▶ _To do_:
[1] Reproduce the passage on detecting critical transitions in ecosystems from the stretch that opens with "Despite the strong" through the one that closes with "transitions through time.", changing "fieldwork" to "field campaigns".
[2] Extend the passage on detecting critical transitions in ecosystems, picking up from its final sentence.

▶ _Selection_:
###

Despite the strong theoretical underpinning that supports these ideas [11], evidence from empirical demonstrations is limited and real-world tests are rare [12]. One important reason is that most of the metrics require high-frequency observations of relevant environmental variables. Lack of such observations imposes limitations because, in practice, it is difficult to measure high-frequency time series of the right variables at the appropriate scale. For instance, the data to explore the state of an ecosystem may need to be collected through long-term fieldwork [2,8,10,13]. As an alternative, remote sensing datasets with high temporal resolution may provide relevant ecosystem variables that can be used to retrieve indicators of critical transitions through time.

###

▶ _Dataset content_:
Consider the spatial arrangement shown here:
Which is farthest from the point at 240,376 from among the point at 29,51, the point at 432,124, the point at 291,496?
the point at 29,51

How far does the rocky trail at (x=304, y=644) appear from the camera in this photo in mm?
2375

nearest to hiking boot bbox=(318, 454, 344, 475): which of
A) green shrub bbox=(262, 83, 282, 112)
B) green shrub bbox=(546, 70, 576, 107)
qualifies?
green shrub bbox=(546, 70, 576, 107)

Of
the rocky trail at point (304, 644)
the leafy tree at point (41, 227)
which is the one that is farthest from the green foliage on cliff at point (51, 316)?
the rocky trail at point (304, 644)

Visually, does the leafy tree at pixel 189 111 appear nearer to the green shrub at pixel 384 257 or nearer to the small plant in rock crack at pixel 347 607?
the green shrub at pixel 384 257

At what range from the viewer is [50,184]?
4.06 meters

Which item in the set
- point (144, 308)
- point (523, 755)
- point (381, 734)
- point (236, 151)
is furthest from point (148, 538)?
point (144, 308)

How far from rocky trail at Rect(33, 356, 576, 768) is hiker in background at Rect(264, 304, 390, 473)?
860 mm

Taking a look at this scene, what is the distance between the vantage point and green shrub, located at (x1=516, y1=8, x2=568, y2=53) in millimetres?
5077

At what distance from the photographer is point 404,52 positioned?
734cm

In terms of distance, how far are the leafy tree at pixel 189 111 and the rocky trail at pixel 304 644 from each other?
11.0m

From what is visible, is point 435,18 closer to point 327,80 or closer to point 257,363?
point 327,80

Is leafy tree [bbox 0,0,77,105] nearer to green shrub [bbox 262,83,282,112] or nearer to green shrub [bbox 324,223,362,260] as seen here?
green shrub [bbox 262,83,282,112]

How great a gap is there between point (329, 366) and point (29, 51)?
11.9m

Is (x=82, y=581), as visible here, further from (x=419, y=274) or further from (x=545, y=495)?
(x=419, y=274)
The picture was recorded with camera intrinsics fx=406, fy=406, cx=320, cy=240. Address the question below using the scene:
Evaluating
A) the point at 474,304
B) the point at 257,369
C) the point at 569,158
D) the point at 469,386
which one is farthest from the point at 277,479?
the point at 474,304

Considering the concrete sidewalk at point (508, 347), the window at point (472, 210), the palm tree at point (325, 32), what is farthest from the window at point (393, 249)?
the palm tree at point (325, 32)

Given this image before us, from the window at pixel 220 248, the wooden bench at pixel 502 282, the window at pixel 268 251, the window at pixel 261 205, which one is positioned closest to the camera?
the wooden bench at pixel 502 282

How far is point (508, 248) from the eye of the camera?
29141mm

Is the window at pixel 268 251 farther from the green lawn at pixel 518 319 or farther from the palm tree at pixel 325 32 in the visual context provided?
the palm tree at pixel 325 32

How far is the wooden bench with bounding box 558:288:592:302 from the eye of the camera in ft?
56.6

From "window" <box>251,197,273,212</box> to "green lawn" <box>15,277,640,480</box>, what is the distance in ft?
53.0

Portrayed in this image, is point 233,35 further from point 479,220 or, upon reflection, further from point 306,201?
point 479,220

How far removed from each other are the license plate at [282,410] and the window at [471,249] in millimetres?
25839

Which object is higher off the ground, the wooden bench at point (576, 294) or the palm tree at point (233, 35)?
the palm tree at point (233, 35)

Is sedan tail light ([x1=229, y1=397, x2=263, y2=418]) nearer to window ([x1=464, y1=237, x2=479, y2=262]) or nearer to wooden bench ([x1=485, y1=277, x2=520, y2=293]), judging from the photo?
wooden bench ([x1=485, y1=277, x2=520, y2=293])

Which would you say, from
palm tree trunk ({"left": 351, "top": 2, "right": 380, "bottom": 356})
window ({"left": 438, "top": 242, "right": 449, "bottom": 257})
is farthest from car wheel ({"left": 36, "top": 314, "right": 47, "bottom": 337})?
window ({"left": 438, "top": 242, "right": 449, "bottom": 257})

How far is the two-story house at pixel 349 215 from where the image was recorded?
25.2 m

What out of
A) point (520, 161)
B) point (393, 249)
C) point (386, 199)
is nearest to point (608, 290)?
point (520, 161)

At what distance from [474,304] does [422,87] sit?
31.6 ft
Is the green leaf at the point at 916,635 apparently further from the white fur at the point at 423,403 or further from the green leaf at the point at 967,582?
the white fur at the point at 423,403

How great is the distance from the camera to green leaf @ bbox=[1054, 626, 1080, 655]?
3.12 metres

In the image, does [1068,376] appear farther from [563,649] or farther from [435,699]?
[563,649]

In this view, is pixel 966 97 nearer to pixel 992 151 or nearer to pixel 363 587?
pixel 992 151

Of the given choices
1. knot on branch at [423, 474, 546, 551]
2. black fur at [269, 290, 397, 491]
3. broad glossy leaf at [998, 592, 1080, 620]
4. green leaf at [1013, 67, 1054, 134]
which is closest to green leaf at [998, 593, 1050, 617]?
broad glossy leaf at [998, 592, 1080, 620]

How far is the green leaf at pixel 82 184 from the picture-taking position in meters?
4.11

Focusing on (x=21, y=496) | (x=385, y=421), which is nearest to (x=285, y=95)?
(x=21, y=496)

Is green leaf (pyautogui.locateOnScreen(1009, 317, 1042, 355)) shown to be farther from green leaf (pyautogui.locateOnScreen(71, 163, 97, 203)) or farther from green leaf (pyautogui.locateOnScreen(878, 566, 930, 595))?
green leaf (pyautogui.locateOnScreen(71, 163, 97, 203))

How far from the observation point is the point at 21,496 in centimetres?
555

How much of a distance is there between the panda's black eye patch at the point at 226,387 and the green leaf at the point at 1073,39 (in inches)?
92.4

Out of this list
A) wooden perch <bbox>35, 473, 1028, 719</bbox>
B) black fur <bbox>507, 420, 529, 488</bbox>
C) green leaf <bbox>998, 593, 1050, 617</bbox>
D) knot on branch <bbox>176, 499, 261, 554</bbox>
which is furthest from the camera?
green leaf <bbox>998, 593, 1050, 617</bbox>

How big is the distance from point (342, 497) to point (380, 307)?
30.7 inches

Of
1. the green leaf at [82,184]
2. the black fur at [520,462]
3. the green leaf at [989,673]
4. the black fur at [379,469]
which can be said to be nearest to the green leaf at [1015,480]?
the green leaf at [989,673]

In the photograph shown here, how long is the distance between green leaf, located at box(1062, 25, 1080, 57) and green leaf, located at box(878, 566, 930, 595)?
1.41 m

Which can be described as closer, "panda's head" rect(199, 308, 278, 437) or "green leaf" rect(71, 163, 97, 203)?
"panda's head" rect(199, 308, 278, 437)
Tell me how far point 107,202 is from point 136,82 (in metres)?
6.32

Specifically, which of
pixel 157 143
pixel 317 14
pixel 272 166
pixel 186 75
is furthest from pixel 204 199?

###

▶ _Replies_:
[1]
Despite the strong theoretical underpinning that supports these ideas [11], evidence from empirical demonstrations is limited and real-world tests are rare [12]. One important reason is that most of the metrics require high-frequency observations of relevant environmental variables. Lack of such observations imposes limitations because, in practice, it is difficult to measure high-frequency time series of the right variables at the appropriate scale. For instance, the data to explore the state of an ecosystem may need to be collected through long-term field campaigns [2,8,10,13]. As an alternative, remote sensing datasets with high temporal resolution may provide relevant ecosystem variables that can be used to retrieve indicators of critical transitions through time.

[2]
We expect that remote sensing can significantly improve our ability to estimate critical transitions. Firstly, the wealth of remote sensing data from many sensors, wavelengths, and resolutions can play an important role in characterizing the properties and functioning of complex ecosystems and their processes. Secondly, the repeated and consistent observations of the Earth’s surface by remote sensing across large spatial extents makes these data ideal for monitoring ecosystem dynamics and evaluating inter-annual variability, magnitudes, and changes of associated ecosystem processes. Although remote sensing data can be used to characterize ecosystem variables, it is not known whether spectral data are suitable to estimate critical transitions in complex ecosystems. Moreover, remotely sensed spectral data are not equally sensitive to changing conditions in an ecosystem, and time series of some variables cannot provide a timely warning of critical transitions [14]. Therefore, testing the potential of remotely sensed variables to quantify ecosystem resilience is crucially needed [14,15]. For example, it has been shown that time series of NOAA-AVHRR Normalized Difference Vegetation Indices (NDVI) provides valuable information about the functioning, state, and variability of a wetland ecosystem at global and regional scales [16]. In addition to NDVI, other spectral indices, such as the Modified Normalized Difference Water Index (MNDWI), which provides information on water extent, can be related directly or indirectly to the status of a wetland ecosystem [17].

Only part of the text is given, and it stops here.